When I was in my early twenties I was involved in establishing a crisis pregnancy center in our city. I was working with a great group of people who had a heart for the unborn: physicians, young moms, business executives, and two area pastors. Although diverse, the group was unified by our mission to rescue the helpless.
We remained unified until the day the decision was made that our center was not going to focus primarily on rescuing the unborn, but our first priority would be sharing the gospel with women in need. A sharp division came when some in the group decided the gospel didn’t fit with their idea of what the center should offer. They threatened to remove their financial backing if the center was going to go this route.
But how could we be committed to preventing death without offering eternal life?
How could we reach out to save babies from physical destruction without offering life to their mamas as well? How could we ignore the most urgent need for the mothers of these unborn? How could we truly minister with compassion without the gospel of the cross?
There is debate among Christians about this topic. One popular writer recently stated, “Most Christians have no idea what the gospel really is.” He then proceeded to enlighten readers to his version of “the gospel.” He contended that the Church has ignored the “true gospel,” which is ridding the world of social injustice, poverty, racism, and the ills of mankind.
The reality of the gospel absolutely compels us to tackle these injustices through mercy ministries. We must convey the reality of God’s love in a real and tangible way.
But we must never replace sharing the gospel of the kingdom with the kingdom service of the gospel.
Replacing the Gospel
When serving in mercy ministries, it is easy to become so overwhelmed by the needs of the outcast and afflicted that we become fixated on the physical and leave out the message of the cross (Romans 5:8–10).
In living out the gospel, we must always remember that the ultimate concern when ministering to the needy is their soul-need.

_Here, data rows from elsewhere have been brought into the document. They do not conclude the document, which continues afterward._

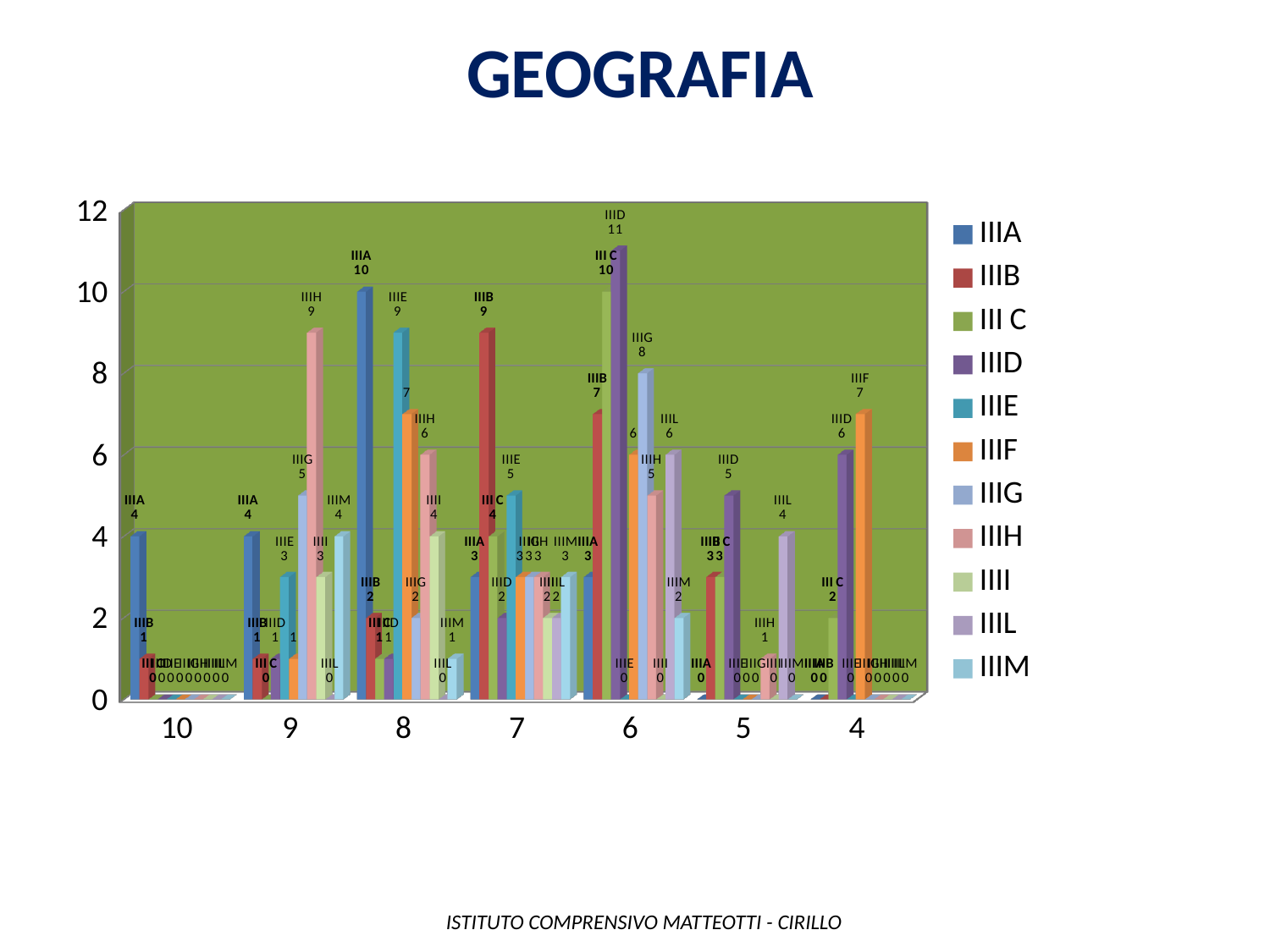
How many series does the legend list? 11 Which series has the highest value at category 8? IIIA What is the value for IIIG at category 6? 8 What is the value for IIIF at category 4? 7 What is the title of the chart? GEOGRAFIA What is the value for IIID at category 6? 11 How many categories are shown on the x axis? 7 Which is larger: IIID at category 5 or IIIL at category 5? IIID at category 5 What is the value for IIIH at category 9? 9 What is the value for IIIA at category 8? 10 What is the difference between IIIA at category 8 and IIIB at category 8? 8 Which series has the highest value at category 6? IIID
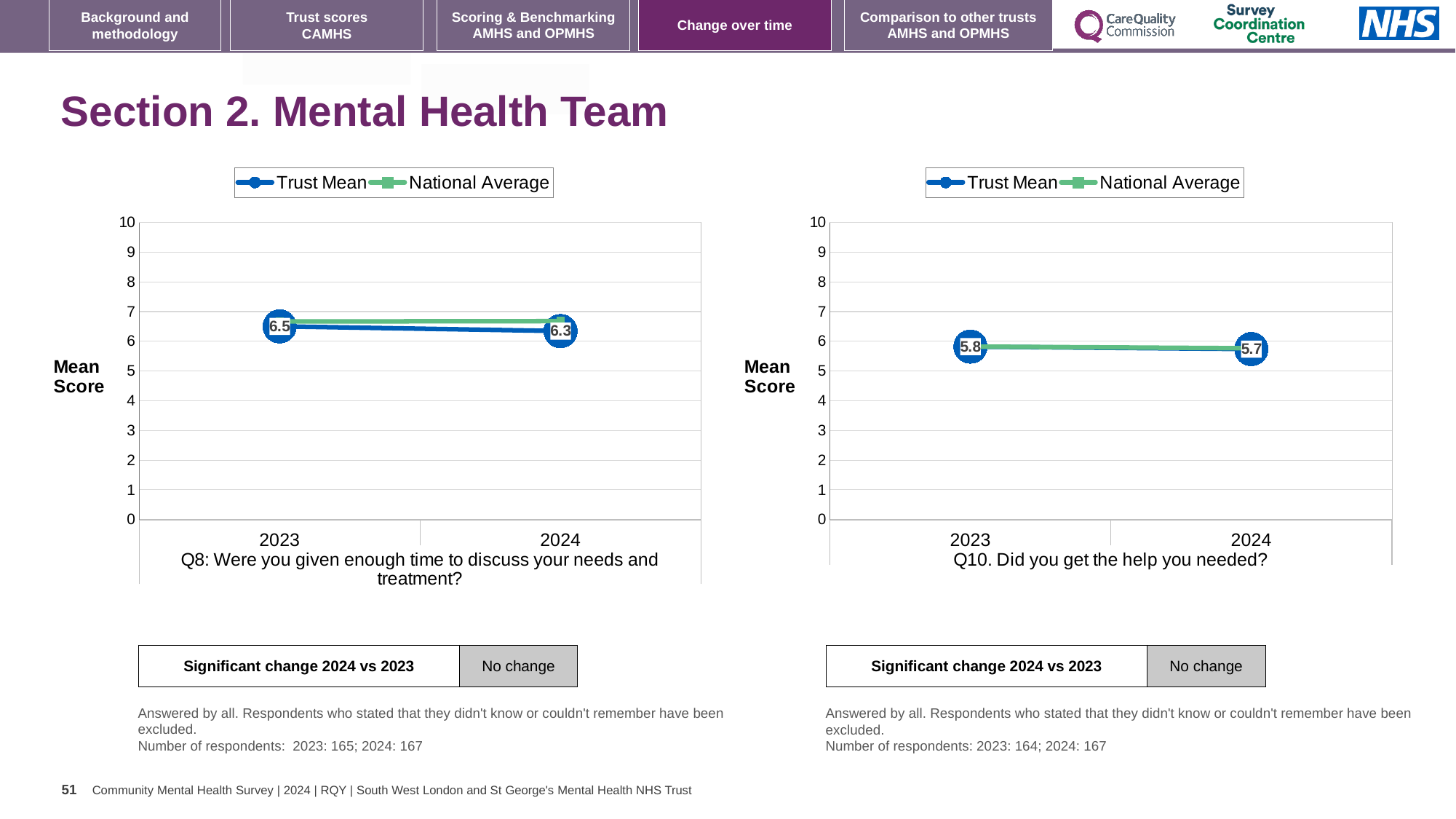
In the Q8 chart (left), by how much did the Trust Mean change from 2023 to 2024? 0.2 In the Q10 chart (right), what is the Trust Mean score for 2024? 5.7 In the Q10 chart (right), what is the Trust Mean score for 2023? 5.8 In the Q10 chart (right), what is the difference between the Trust Mean for 2023 and 2024? 0.1 In the Q8 chart (left), is the Trust Mean for 2023 greater or less than 6? greater In the Q8 chart (left), does the Trust Mean rise or fall from 2023 to 2024? fall What kind of chart is the Q10 chart (right)? line chart In the Q8 chart (left), what is the Trust Mean score for 2024? 6.3 In the Q10 chart (right), is the Trust Mean for 2023 greater or less than 6? less How many series does the legend of the Q10 chart (right) list? 2 In the Q8 chart (left), what is the Trust Mean score for 2023? 6.5 How many years are plotted on the x axis of the Q8 chart (left)? 2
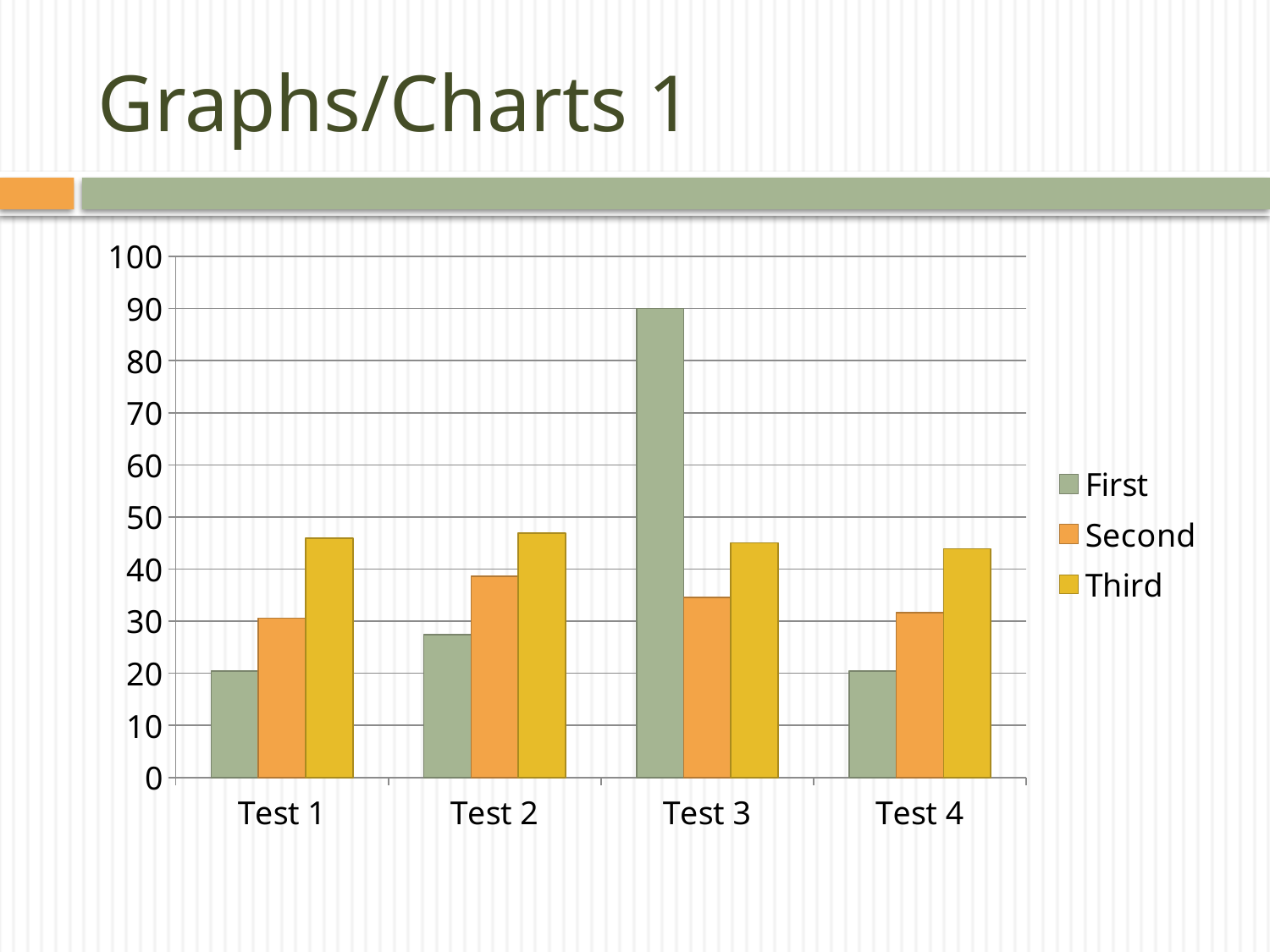
Is the value of the Third series for Test 2 greater or less than 40? greater For which test is the First series highest? Test 3 How many series does the legend list? 3 For Test 3, which is larger: the First series or the Second series? First For Test 1, which is larger: the First series or the Third series? Third Is the value of the First series for Test 3 greater or less than 80? greater How many categories are shown on the x axis? 4 Is the value of the Second series for Test 1 greater or less than 40? less What are the names of the three series in the legend? First, Second, Third What kind of chart is shown on the slide? bar chart What is the value of the First series for Test 3? 90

Reaching out to administer true love to those in need will include evangelism. We must be careful not to leave out evangelism when doing mercy ministry. If we do not present the gospel in our acts of service we may be doing “works of compassion,” while neglecting our responsibility to evangelize. True mercy, sincere love, will include the most loving act of all—sharing the life-giving truth of the gospel.
The term “evangelism” is derived from the Greek term euaggelizo—“to announce good news, especially the gospel: declare, preach the gospel.” In other words, evangelism requires someone to speak or convey the “good news” or the message of the gospel.
Social ministry is incomplete unless the gospel message is the foundation and purpose.
Rescuing the unborn or filling empty stomachs alone is not fulfilling Jesus’ commission. Meeting physical needs is a demonstration of God’s merciful character. But those living in darkness need the light of the gospel more than anything else.
Yes, we must take a stand against social injustices. Yes, we are to feed the hungry, to rescue those who are being led to slaughter, to stop sex-trafficking, to care for the orphan and the widow—but as a means of evangelism as well as mercy. Meeting physical needs are temporary solutions; giving the gospel message is of eternal importance. If the cross is central, mercy ministries will be an outflow of the gospel.
The Rest of the Story
By the way, although some said the center wouldn’t be able to survive financially when high-level supporters pulled out because of our decision to share the gospel with every client, we survived! Not only that, since the center was established, thousands of babies have been rescued from abortion and hundreds of people have placed their faith in Jesus. That is the power of the gospel at work!
What avenues is God providing for you to share the gospel today? How is the message of the cross motivating you to reach out to others?